» **Brief**: The required result is the exact run of lines beginning at the one containing "Out of the point" and ending at the last line of the entries.

Rows of spatial question data:

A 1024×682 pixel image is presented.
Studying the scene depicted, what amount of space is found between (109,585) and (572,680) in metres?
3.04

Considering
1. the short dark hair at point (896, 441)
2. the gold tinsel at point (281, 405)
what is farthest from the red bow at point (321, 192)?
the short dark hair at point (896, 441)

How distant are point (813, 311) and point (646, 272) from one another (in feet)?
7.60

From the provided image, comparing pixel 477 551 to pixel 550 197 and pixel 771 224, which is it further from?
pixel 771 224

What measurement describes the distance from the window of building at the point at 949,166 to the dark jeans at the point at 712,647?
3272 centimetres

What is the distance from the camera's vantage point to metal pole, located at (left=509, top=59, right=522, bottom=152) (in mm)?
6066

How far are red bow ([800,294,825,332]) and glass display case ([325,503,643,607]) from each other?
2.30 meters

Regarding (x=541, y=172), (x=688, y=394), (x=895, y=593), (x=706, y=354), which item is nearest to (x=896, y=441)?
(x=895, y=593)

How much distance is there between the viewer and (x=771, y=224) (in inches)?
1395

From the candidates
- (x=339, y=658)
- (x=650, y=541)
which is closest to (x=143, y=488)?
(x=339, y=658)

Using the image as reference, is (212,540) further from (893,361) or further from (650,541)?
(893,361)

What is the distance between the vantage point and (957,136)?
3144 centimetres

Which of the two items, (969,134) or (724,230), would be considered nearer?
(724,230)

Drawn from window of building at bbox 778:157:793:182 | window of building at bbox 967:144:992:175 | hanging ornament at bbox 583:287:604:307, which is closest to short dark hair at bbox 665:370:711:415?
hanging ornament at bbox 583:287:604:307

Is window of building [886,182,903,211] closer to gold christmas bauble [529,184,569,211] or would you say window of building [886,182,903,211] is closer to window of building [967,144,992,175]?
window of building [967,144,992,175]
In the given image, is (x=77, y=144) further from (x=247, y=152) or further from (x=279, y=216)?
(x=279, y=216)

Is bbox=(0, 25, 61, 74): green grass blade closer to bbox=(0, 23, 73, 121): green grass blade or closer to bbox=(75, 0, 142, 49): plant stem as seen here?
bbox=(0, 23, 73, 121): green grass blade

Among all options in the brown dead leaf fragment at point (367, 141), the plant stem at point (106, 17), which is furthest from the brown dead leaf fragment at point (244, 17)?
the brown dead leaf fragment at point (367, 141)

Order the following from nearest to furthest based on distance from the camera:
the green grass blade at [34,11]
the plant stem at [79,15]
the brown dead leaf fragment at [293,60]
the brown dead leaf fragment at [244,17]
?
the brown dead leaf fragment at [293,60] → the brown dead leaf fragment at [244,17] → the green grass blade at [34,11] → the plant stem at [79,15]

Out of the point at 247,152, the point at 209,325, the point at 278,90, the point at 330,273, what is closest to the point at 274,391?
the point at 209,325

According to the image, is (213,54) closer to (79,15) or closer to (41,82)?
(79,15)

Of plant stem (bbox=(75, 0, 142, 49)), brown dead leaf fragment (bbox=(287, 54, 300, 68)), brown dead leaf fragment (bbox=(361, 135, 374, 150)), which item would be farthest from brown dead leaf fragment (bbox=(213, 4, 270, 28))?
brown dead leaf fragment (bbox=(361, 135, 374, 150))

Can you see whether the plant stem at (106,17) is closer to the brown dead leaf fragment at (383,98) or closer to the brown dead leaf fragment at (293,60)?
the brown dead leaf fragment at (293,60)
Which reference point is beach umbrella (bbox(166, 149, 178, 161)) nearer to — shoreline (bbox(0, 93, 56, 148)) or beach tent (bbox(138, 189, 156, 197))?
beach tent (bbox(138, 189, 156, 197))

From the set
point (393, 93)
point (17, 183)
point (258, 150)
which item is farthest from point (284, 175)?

» **Task response**:
Out of the point at 247,152, the point at 209,325, the point at 278,90, the point at 330,273, what is closest to the point at 274,391?
the point at 209,325

According to the image, is (213,54) closer to (79,15) or closer to (41,82)?
(79,15)

Of plant stem (bbox=(75, 0, 142, 49)), brown dead leaf fragment (bbox=(287, 54, 300, 68)), brown dead leaf fragment (bbox=(361, 135, 374, 150)), which item would be farthest from brown dead leaf fragment (bbox=(213, 4, 270, 28))?
brown dead leaf fragment (bbox=(361, 135, 374, 150))

Can you see whether the plant stem at (106,17) is closer to the brown dead leaf fragment at (383,98) or closer to the brown dead leaf fragment at (293,60)?
the brown dead leaf fragment at (293,60)
Which reference point is beach umbrella (bbox(166, 149, 178, 161)) nearer to — shoreline (bbox(0, 93, 56, 148)) or beach tent (bbox(138, 189, 156, 197))?
beach tent (bbox(138, 189, 156, 197))

From the set
point (393, 93)
point (17, 183)
point (258, 150)
which item is farthest from point (284, 175)?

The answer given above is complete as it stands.